### Your instructions
Repeat exactly the lines of the entries below from the one with "val result = input.map(x => x*x)" through the one with "HashKey Digital Asset Group", both ends included, and nothing else.
*** Source material Section Begins ***
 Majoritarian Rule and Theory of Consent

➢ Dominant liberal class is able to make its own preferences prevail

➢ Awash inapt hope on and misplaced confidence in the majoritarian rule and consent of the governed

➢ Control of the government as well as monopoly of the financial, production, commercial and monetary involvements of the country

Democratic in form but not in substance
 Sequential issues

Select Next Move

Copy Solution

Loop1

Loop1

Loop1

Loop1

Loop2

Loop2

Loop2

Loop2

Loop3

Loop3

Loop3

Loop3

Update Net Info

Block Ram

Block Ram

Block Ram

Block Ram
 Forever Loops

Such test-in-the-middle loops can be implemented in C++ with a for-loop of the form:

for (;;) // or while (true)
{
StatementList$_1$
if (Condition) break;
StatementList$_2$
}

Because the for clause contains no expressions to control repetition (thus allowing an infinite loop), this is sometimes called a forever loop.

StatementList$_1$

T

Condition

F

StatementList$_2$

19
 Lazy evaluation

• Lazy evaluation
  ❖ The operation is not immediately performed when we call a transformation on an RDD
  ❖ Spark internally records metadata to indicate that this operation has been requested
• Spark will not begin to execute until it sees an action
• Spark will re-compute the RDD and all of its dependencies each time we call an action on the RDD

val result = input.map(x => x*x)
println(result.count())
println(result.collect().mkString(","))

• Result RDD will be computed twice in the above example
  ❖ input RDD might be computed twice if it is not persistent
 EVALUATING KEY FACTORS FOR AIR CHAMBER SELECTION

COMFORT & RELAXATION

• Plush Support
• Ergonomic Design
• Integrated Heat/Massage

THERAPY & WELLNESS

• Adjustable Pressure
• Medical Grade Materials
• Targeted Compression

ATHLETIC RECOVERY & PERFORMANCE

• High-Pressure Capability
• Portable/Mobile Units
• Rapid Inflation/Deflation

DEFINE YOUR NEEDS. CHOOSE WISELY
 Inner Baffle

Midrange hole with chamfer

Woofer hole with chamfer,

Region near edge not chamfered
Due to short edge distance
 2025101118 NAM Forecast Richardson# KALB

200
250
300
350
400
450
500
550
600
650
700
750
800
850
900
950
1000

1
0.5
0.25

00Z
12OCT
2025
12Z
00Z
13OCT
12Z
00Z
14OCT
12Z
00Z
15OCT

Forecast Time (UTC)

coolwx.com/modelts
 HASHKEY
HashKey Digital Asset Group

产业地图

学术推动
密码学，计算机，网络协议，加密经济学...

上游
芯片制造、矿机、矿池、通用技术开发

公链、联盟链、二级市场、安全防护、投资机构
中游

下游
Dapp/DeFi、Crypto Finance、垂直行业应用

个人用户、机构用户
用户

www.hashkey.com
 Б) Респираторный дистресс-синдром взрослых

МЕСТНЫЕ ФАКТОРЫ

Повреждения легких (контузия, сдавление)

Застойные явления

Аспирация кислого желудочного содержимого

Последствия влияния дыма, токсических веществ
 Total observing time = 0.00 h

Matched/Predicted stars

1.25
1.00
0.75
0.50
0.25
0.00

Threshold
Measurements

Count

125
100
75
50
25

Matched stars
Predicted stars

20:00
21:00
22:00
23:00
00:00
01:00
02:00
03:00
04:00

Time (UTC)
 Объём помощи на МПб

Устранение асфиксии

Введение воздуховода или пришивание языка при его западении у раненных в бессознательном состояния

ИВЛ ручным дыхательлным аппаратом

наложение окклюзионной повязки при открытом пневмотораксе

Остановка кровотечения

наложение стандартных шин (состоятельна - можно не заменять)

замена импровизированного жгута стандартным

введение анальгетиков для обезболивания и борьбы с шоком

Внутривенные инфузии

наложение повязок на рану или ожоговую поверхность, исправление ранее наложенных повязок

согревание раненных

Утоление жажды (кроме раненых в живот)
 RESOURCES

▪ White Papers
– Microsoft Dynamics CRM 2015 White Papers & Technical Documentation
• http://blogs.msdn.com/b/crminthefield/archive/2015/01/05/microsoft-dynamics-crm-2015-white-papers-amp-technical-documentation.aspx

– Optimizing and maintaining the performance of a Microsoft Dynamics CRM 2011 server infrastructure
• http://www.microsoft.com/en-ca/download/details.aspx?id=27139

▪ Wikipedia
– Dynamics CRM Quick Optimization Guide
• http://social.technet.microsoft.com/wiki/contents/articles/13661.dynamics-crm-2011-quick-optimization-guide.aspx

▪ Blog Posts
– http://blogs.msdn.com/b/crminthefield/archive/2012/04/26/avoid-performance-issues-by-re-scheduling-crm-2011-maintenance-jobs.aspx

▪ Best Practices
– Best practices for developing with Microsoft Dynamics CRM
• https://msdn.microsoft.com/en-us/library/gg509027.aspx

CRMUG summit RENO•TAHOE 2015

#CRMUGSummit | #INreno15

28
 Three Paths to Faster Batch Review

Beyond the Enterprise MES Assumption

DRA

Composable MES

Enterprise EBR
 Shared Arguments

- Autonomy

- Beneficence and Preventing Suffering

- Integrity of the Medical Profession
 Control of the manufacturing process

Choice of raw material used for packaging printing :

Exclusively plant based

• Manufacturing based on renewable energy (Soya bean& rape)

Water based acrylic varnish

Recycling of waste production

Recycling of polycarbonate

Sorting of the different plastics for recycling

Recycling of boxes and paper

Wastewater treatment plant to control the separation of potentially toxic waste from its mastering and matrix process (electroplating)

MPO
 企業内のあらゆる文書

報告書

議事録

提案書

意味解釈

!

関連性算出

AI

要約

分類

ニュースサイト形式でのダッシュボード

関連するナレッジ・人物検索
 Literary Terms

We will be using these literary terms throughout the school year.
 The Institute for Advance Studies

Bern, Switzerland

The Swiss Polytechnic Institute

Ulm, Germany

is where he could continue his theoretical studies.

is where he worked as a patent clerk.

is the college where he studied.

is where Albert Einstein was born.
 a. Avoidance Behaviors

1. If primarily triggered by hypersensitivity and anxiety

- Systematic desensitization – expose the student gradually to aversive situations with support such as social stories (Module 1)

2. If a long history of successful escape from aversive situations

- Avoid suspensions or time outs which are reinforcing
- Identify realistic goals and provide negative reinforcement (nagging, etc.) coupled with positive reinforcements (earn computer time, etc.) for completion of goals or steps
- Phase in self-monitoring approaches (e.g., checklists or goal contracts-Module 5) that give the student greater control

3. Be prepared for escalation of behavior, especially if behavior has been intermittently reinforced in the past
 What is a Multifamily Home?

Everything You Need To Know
*** Source material Section Ends ***
### Result of this exercise
val result = input.map(x => x*x)
println(result.count())
println(result.collect().mkString(","))

• Result RDD will be computed twice in the above example
  ❖ input RDD might be computed twice if it is not persistent
 EVALUATING KEY FACTORS FOR AIR CHAMBER SELECTION

COMFORT & RELAXATION

• Plush Support
• Ergonomic Design
• Integrated Heat/Massage

THERAPY & WELLNESS

• Adjustable Pressure
• Medical Grade Materials
• Targeted Compression

ATHLETIC RECOVERY & PERFORMANCE

• High-Pressure Capability
• Portable/Mobile Units
• Rapid Inflation/Deflation

DEFINE YOUR NEEDS. CHOOSE WISELY
 Inner Baffle

Midrange hole with chamfer

Woofer hole with chamfer,

Region near edge not chamfered
Due to short edge distance
 2025101118 NAM Forecast Richardson# KALB

200
250
300
350
400
450
500
550
600
650
700
750
800
850
900
950
1000

1
0.5
0.25

00Z
12OCT
2025
12Z
00Z
13OCT
12Z
00Z
14OCT
12Z
00Z
15OCT

Forecast Time (UTC)

coolwx.com/modelts
 HASHKEY
HashKey Digital Asset Group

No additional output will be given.